Scenically the Marne a Saone canal is probably the high spot to date.  Much of it is lined with fine avenues of trees and woodland and the rolling farmland seems to go on for ever, with maize and sunflower fields and groups of contented cattle and every now and then a sleepy village.  Take the place we stopped at for a couple of nights on our first weekend on the Marne a Saone - a “halt nautique” in the middle of nowhere.  There was just enough room for us and the two other boats moored and for the princely sum of 8 euros per night we had a power supply and a neat little facilities block with a loo and shower and basins for washing out clothes.  It was quiet, very quiet.  There was an enormous maize field extending below the canal to one side and to the other the village of Orconte – a typical French one Boulanger town.  The place was neat and seemingly prosperous and had a lot of bored teenagers – promenading up and down the otherwise empty main road, playing table football in the small bar and, inevitably, meeping and farting their way up and down every road and footpath on scooters and mopeds of every description trying really hard to look cool.

I don’t want to complain but although this quiet rural stuff is very pleasant, frankly you can have too much of a good thing and after the first couple of days it does get a bit, well, boring and kind of claustrophobic.  No wonder the kids take to screaming up and down the place on scooters with the silencers taken out.  And what happened to all the bars and restaurants?  Maybe I’m idealising, but I thought every French village had a fine country restaurant and a bar open all hours and full of friendly peasants.  Every village bar we’ve been to has shut by nine o’clock and seems to be full of misogynist piss-artist losers wearing heavy metal band T-shirts and thumbing through pornography.  I guess all the normal people buy cheap booze at the supermarket and get pissed in front of the satellite TV just like at home.

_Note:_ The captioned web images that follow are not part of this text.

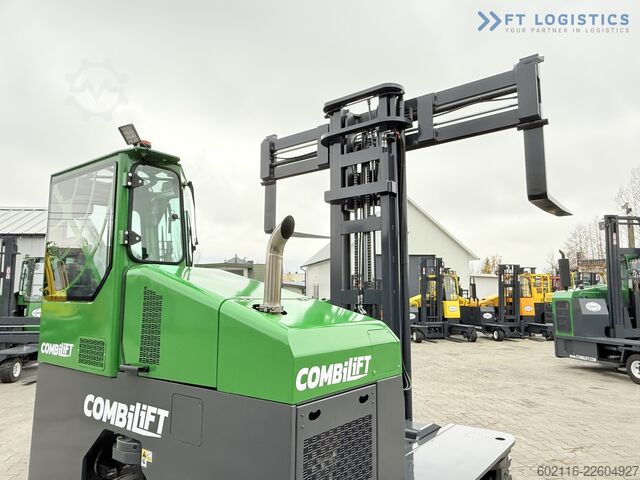 Négyirányú targoncát Combilift C4500 WIDE FORK POSITIONER DIESEL DUPLEX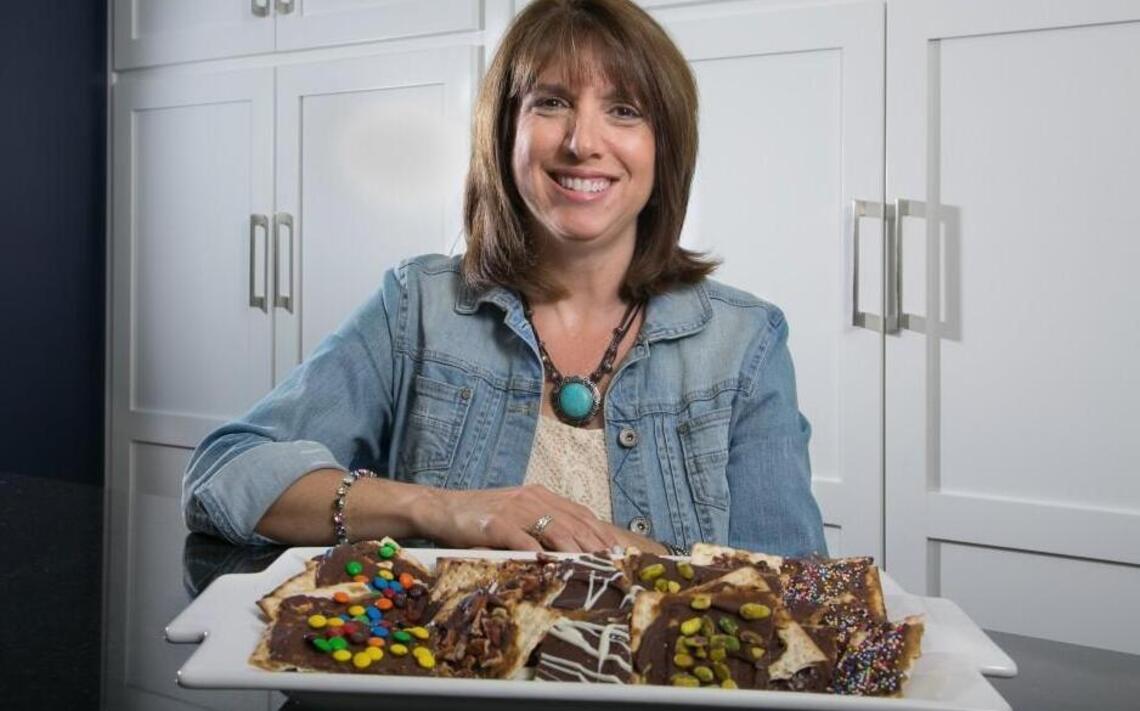 Matzo treats are a taste of heritage for Passover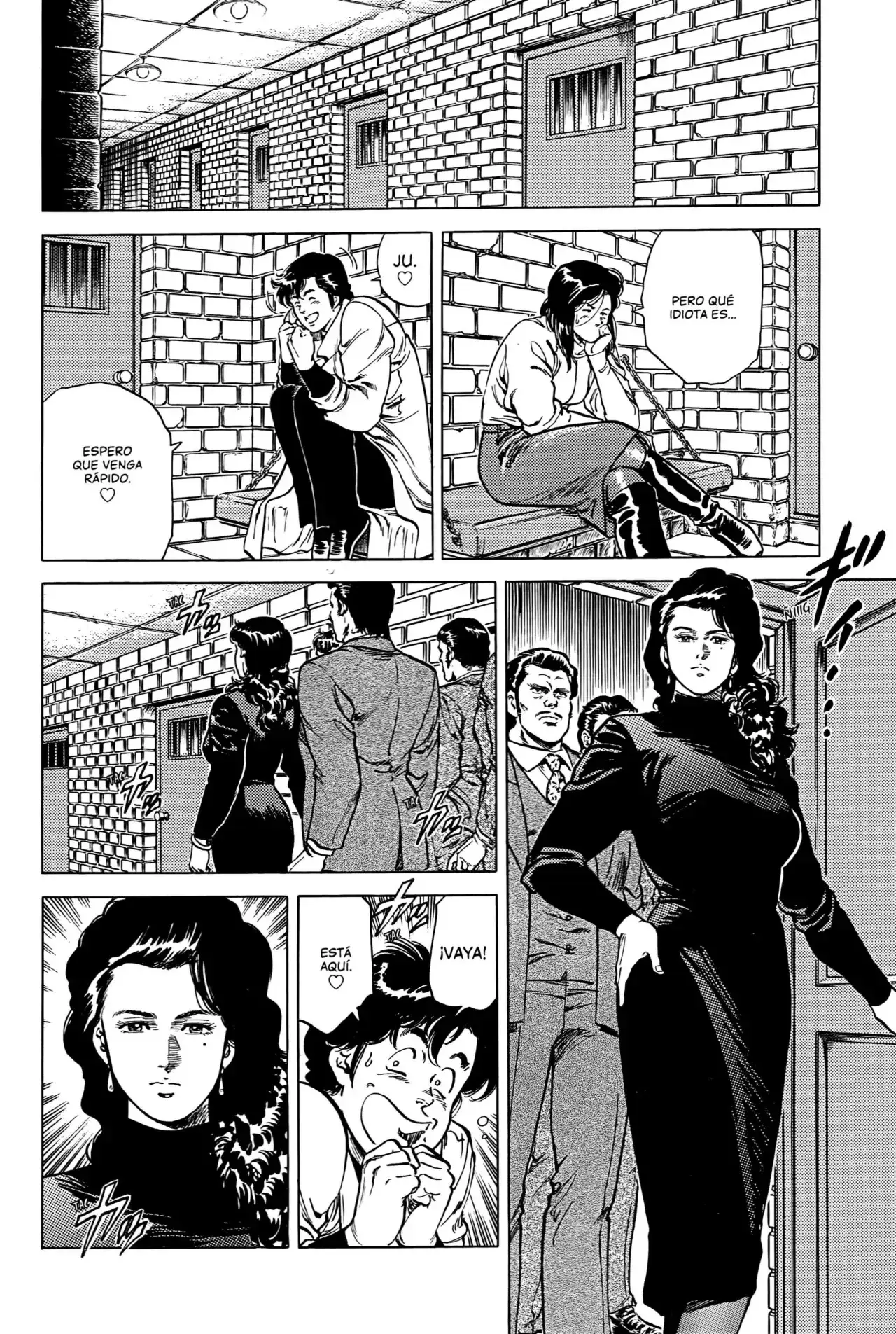 Página 11 — City Hunter (1985) Capítulo 55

We’ve had a couple of minor crises, in our first week on the canals we got an old barge mooring rope wrapped round our prop necessitating a two hour stop while I attacked it with a bread knife and in our third week the cable connecting the gear lever to the gearbox came undone, leaving us stuck in forward gear – this was quite exciting until I solved the problem as the only way to stop the boat was to turn the engine off and chuck a bucket over the stern to act as a sea anchor.  But these problems were solved and we are in reasonably good shape I hope to complete our journey to the Med.

Apart from Andre and Marie-Pierre, who we hope to meet up with in Antibes when they go on holiday there in September, many people have shown us help and kindness.  The lock keeper at our second lock on the industrial northern canals who gave us his Inland Waterways issued manual for dealing with foreign tourists on the canals which is packed with arcane but useful French phrases.  The South African couple we met last night at the public moorings in St Jean de Losne who are returning from the Med and gave us two pages of notes on navigating the Saone and the Rhone.  Just a couple of many.

Last time I wrote I said that I felt not like a traveller, but like someone preparing to be one.  Well I certainly feel like a traveller now, but with a boundary to cross, which is the boundary between the area we need to travel through to get to the places that we want to travel in.  At the moment the journey has a fast pace so that we can get to the country we want to travel in.  I think we may only recognise this boundary some days after we have crossed it.  Maybe we already have, or maybe the weather needs to get more Mediterranean.  Someone said to us yesterday that “the South of France starts about a hundred miles South of Lyon when it gets noticeably hotter”.  So maybe that’s the boundary.  We shall see.